Zooming eastbound down Interstate 84, you might very well miss this tiny park. Nestled at the base of the sheer walls of the Columbia Gorge, the park’s namesake Starvation Creek Waterfall is just over a boardwalk, 50 feet from the parking area. Picnic tables feature views of the falls.
This park is also a trailhead for the paved Historic Columbia River Highway State Trail that traces the original historic highway. Heading east, take the wide, paved path 1 mile along a remnant of the the historic highway to Viento State Park. This section of trail travels through thick fir forests and lush undergrowth—moss often carpets portions of the paved trail. When the forest breaks, look for views across the Columbia River into Washington.
Hikers and bikers can also head west 4.6 miles to Wyeth Campground and trailhead, passing Cabin Creek Falls, Hole-in-the-Wall Falls and Lancaster Falls before climbing to an impressive view of the Gorge. From here, the visitors cross into the forested "Mossy Road," a section of the historic highway that became draped in moss after the highway was abandoned. The final section crosses a talus slope at Shellrock Mountain, where fences offer protection from falling rocks.
For trail information, see our Historic Columbia River Highway State Trail bicycle and hiking map.

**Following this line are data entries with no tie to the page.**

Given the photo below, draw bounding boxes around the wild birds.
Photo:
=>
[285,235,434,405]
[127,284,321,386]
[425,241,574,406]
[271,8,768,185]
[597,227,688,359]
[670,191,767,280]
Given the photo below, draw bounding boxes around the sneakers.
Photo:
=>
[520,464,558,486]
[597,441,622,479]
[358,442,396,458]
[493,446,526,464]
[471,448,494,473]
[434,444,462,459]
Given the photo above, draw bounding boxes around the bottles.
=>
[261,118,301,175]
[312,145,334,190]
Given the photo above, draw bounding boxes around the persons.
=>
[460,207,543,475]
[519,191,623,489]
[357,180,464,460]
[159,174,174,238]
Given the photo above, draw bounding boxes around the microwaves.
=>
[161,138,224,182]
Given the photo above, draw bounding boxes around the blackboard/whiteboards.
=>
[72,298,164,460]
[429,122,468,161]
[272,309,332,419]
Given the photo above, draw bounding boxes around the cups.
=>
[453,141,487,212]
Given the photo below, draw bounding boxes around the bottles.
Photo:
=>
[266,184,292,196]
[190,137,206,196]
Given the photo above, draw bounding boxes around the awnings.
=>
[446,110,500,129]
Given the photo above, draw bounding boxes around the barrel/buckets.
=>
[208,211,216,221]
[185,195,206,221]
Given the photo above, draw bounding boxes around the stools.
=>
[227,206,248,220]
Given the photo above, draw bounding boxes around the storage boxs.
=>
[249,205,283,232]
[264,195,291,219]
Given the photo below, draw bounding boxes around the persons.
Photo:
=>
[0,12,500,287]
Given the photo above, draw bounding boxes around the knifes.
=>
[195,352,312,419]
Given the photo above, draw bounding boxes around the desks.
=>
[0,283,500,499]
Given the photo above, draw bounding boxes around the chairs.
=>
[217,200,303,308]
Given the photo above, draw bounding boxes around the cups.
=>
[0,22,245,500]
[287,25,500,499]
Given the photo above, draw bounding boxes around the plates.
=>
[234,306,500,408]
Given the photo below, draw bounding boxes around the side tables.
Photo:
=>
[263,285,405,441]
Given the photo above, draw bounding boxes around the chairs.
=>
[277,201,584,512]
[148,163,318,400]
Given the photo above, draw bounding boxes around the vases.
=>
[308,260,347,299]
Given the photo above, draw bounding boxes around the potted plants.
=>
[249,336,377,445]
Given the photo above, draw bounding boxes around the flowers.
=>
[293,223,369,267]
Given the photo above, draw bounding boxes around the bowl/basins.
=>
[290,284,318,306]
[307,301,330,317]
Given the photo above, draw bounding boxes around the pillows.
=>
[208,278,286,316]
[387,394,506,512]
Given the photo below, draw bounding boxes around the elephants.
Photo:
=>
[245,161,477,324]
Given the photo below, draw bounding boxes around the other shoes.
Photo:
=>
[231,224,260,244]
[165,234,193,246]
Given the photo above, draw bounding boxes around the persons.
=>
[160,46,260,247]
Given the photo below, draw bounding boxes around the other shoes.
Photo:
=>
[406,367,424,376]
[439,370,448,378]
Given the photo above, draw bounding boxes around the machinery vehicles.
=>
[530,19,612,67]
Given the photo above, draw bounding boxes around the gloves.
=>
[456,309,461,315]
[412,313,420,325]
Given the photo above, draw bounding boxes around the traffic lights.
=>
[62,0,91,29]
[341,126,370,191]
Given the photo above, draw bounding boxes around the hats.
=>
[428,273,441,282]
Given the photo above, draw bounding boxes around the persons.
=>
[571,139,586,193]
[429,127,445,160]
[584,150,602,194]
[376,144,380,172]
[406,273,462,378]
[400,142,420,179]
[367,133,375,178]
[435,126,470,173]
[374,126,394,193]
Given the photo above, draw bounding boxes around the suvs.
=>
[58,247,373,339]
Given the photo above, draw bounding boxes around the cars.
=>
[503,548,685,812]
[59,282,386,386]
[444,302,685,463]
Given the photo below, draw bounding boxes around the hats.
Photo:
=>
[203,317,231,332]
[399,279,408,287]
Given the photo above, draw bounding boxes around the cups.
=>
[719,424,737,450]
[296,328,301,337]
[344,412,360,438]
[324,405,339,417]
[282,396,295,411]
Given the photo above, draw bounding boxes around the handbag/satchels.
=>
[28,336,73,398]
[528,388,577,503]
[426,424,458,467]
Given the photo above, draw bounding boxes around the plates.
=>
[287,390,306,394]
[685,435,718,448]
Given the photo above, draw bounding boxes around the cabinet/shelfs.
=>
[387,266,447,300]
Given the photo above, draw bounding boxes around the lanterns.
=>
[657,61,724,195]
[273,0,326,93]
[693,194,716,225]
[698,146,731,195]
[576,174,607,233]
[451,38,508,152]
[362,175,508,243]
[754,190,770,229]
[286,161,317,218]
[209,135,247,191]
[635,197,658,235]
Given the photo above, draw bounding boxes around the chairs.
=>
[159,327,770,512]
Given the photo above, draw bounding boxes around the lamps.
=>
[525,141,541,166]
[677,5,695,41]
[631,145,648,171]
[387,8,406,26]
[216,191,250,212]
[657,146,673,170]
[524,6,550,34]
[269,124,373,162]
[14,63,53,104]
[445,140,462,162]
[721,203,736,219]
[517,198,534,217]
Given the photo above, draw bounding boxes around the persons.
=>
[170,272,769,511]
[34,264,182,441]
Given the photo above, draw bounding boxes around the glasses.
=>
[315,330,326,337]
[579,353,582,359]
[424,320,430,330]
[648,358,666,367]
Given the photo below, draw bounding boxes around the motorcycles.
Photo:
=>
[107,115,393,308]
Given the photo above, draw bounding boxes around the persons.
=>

According to a 2012 survey of park visitors:
93% of our customers describe being "very satisfied" or "satisfied" with their overall experience at Starvation Creek State Park.
85% of our customers reported that they were either "very likely" or "likely" to return to Starvation Creek State Park in the future.
One customer commented, "I love it exactly as it is - very natural/wild feeling, good, quick access, clean not crowded. A very pleasant quick stop for myself and dog."
Please call 503-695-2261 for park specific information regarding drone use.
No metal detecting is allowed in Gorge Oregon State Parks
This park requires a Special Use Permit for special events or activities. Please open the Special Use Permit application to see examples of events that need a permit. If you have questions about whether you need a special use permit for your activity and to receive instructions on how to submit the application, please call 503-695-2261.
Land was purchased from private owners between 1930 and 1960. There are two theories on the origin of the name Starvation Creek. It is said that a party of overland pioneers nearly starved here for lack of provisions. The place also was called Starveout after two Union Pacific Railroad trains were stalled in the area by heavy snows in the winter of 1884-1885. For some days, the passengers were kept from starvation by men who packed supplies from Hood River on skis.